Wednesday, 26 June 2013

Our own meat.

We have just spent a nearly a week up the bush. My husband did not want to return to work this morning (and I can't blame him). It is a little dry up there but we are getting a few small showers to keep everything plodding along.
We arrived late in the afternoon to find our front lawn covered with wonderful mushrooms, which of course we picked and devoured for our tea that night. What better dinner than  wild grown mushrooms with so much flavour and a nice piece of your own steak off a animal that you have raised yourself.
We had to restock our hay while we were there, our very kind next door neighbour feeds the occasional bale out to our stock while we are away if there hasn't been enough rain for good feed.
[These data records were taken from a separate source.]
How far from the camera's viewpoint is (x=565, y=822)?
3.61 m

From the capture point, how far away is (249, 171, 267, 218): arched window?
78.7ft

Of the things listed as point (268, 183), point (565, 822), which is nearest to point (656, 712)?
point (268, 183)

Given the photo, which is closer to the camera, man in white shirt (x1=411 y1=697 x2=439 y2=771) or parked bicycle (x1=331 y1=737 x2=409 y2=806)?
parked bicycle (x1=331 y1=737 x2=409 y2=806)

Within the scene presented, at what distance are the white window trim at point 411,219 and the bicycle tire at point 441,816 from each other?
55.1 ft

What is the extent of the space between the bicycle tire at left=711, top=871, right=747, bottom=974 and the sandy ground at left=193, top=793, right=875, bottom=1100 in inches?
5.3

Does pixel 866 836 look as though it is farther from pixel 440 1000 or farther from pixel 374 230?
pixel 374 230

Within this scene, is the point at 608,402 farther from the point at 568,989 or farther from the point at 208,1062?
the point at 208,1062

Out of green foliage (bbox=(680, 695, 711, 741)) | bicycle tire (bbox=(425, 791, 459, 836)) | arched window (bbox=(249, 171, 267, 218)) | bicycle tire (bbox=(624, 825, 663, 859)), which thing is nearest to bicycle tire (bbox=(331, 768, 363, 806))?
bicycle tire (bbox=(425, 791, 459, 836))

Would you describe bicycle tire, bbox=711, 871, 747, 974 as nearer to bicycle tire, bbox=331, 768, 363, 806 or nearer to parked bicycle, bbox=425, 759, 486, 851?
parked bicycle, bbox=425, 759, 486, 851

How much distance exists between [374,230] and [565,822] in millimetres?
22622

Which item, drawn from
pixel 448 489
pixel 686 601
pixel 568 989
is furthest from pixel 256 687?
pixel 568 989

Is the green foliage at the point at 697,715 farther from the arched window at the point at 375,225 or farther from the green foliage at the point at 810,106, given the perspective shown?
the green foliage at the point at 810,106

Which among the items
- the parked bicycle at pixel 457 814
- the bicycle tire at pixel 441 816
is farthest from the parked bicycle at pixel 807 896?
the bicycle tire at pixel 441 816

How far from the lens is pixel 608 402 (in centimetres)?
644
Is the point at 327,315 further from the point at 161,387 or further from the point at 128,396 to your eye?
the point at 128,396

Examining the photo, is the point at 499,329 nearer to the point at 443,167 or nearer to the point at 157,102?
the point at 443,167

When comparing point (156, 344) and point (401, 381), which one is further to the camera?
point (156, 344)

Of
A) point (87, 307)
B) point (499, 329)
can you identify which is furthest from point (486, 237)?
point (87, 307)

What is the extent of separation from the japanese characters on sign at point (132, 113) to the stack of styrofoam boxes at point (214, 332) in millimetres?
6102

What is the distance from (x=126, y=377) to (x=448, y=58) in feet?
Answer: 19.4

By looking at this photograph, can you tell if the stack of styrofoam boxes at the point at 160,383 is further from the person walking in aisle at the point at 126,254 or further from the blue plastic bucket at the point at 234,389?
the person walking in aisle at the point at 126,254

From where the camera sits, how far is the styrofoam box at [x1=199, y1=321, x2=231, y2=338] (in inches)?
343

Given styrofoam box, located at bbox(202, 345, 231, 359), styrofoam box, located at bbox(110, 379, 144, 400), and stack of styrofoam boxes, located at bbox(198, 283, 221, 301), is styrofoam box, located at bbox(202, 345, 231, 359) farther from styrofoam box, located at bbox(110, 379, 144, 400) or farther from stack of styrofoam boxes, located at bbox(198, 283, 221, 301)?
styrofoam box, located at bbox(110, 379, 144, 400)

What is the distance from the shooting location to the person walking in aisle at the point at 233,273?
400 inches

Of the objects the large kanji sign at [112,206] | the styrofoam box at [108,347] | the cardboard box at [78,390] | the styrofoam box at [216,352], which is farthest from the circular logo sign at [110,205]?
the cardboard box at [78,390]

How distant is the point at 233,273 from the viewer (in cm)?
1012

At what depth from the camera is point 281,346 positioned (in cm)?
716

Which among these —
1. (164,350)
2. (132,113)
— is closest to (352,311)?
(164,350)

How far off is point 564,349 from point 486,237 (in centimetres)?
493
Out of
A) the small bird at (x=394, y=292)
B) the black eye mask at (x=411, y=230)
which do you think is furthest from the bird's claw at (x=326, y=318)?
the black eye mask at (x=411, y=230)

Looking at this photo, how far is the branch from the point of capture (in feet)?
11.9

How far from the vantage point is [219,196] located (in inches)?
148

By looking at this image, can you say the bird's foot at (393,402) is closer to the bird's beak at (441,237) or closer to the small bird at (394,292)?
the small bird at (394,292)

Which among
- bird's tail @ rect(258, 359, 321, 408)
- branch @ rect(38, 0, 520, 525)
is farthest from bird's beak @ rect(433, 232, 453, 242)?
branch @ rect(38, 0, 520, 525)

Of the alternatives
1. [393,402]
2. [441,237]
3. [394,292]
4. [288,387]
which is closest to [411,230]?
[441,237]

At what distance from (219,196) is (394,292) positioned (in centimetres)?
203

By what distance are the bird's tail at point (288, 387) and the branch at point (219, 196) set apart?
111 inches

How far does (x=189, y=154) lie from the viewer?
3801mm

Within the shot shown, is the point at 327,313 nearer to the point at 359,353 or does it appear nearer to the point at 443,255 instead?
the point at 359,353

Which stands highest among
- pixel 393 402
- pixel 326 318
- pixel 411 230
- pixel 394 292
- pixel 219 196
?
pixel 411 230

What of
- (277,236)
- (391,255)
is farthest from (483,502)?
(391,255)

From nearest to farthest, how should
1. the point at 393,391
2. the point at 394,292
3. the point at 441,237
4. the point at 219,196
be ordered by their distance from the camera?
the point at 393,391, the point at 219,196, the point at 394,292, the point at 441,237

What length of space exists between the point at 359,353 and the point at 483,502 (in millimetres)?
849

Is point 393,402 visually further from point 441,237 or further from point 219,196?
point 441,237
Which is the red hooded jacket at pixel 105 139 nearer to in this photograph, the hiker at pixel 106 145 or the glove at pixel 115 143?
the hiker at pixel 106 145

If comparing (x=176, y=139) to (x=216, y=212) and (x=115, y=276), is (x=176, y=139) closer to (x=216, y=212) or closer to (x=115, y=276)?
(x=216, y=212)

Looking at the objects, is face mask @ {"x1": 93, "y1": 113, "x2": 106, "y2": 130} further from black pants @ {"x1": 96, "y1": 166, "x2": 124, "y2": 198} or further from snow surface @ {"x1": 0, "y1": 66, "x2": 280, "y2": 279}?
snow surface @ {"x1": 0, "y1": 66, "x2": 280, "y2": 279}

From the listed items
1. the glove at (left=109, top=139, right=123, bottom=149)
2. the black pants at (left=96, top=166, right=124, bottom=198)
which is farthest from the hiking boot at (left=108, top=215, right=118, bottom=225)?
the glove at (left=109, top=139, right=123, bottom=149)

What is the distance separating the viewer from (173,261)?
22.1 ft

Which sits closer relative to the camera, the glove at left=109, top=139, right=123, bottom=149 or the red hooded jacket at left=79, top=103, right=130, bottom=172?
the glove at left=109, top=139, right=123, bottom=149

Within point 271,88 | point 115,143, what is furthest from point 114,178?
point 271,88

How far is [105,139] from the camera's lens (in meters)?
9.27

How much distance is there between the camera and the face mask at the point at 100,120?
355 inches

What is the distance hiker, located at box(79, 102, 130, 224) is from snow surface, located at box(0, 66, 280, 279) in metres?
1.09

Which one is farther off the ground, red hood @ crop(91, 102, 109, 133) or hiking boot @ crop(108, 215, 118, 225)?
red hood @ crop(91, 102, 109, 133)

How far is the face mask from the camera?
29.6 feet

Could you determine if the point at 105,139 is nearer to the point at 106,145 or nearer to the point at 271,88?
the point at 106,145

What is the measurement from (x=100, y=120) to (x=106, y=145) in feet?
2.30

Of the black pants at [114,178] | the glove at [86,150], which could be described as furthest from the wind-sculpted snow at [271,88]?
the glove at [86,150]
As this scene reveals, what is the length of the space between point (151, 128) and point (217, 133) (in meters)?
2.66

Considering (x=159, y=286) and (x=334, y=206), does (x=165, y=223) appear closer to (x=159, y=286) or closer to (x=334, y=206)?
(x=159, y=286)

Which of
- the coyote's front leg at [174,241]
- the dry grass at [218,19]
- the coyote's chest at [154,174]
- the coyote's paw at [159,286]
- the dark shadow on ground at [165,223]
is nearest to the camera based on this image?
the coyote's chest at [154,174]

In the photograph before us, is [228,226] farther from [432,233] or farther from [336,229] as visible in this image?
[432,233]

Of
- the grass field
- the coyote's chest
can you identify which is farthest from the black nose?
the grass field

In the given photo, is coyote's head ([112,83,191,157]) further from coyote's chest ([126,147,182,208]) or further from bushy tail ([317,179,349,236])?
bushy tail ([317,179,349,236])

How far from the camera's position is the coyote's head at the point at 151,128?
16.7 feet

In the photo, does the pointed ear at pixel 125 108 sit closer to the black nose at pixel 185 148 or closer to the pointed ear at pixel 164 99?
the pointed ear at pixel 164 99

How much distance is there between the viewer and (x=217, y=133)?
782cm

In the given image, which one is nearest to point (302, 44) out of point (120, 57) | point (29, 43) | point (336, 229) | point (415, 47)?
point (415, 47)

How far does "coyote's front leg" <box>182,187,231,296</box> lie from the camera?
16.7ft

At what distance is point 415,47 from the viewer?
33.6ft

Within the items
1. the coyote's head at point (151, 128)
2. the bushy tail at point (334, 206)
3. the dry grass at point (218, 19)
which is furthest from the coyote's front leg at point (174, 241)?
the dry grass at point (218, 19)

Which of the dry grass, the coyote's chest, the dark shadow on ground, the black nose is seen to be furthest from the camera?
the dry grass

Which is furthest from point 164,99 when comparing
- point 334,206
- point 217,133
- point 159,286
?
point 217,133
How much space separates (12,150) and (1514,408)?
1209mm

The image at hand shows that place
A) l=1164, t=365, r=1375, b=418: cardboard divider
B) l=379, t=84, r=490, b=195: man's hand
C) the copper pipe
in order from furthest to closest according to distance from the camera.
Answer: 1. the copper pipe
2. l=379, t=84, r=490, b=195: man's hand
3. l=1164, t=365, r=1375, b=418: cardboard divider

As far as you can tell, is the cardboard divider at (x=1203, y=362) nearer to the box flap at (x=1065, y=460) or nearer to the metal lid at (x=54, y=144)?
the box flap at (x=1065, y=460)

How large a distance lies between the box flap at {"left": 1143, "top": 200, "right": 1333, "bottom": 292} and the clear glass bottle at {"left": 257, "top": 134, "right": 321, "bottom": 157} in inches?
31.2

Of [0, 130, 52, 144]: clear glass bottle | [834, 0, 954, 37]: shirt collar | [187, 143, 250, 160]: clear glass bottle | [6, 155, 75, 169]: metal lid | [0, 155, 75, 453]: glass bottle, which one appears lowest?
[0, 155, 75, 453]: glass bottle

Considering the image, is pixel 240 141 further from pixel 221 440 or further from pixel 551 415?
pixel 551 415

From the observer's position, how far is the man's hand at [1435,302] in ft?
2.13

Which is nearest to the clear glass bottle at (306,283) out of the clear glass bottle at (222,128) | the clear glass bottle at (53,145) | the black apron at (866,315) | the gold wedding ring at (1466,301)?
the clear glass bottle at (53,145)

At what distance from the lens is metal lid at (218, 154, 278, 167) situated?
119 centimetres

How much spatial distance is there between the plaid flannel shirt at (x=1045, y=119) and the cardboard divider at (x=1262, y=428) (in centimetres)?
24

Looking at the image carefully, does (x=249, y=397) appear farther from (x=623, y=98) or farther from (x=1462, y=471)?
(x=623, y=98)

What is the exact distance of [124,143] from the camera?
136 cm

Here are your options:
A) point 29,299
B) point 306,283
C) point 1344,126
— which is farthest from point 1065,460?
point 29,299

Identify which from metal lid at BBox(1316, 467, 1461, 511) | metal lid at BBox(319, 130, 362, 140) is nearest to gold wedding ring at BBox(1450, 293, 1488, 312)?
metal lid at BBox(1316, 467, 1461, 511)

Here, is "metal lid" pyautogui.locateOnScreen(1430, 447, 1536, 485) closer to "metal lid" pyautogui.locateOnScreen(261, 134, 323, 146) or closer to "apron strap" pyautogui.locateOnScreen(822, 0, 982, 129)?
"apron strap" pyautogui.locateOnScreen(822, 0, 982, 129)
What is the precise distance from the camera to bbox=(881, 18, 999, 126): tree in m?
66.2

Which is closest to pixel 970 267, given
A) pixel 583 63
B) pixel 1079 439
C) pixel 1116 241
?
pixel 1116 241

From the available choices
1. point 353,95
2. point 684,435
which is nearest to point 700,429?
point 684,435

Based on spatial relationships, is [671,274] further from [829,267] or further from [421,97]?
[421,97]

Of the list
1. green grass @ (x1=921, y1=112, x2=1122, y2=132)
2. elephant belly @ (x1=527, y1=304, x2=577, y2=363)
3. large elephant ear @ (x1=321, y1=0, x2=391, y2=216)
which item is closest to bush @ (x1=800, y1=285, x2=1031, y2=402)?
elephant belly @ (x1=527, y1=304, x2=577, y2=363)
Although we do keep Dorper breed sheep which are a South African breed which do really well in drier country. They also have the added bonus that they are good heavy meat sheep and they don't have to be shorn as they automatically loose their wool/hair by rubbing aaginst trees, posts,frnces and gates. You see lettle  bits of fluff all round the place if you look carefully. They are also a very friendly, quiet  breed.
We get our hay from a friend a few kilometres away  for which we pay about $8 per bale.
We butchered two lambs while we were there just for regular meat(no processing or canning)
We kill early in the morning ,we then portion the meat into smaller sections and age for 4-5 days in a spare refrigerator up in the shed.We hope to get a cool room down the track when finances allow, (to allow the  carcus to hang whole )but for now we find that the refrigerator works just fine.
Then when we are ready we get out the trusty electric band saw and cut up the meat...feels like we have come along way, we used to do it all by hand with a knife,hand saw and cleaver...such a neater job now. The  worst part is cleaning the band saw after, so we usually make it worthwhile and do at least two  animals at a time.
Just love all that meat..We love our veggies too but also love meat. Sometimes we  do all the legs and shoulders into chunks to raw pack and can, other times we make sausages and sometimes into lamb/beef bolognaise sauce..whatever we find ourselves needing. We are slowly learning to be more varied with our final products for the freezer and pantry.
Here also is a photo of the lamb sausages we made last time, this was 16kgs( approx 32 lbs)  We got this from 4 legs and 4 shoulders of lamb.They were lamb and rosemary flavour. We are still experimenting with different ones, as we are real beginners in the sausage making world.
We had a lovely break away, didn't get half the  jobs done that we had planned, but oh well.There is always next time,and the time after.
Winter is really starting to set in,good big frosts of a morning, but usually good days, then a roaring fire of a night. Nothing better than a nice glass of wine by the fire to end a productive day.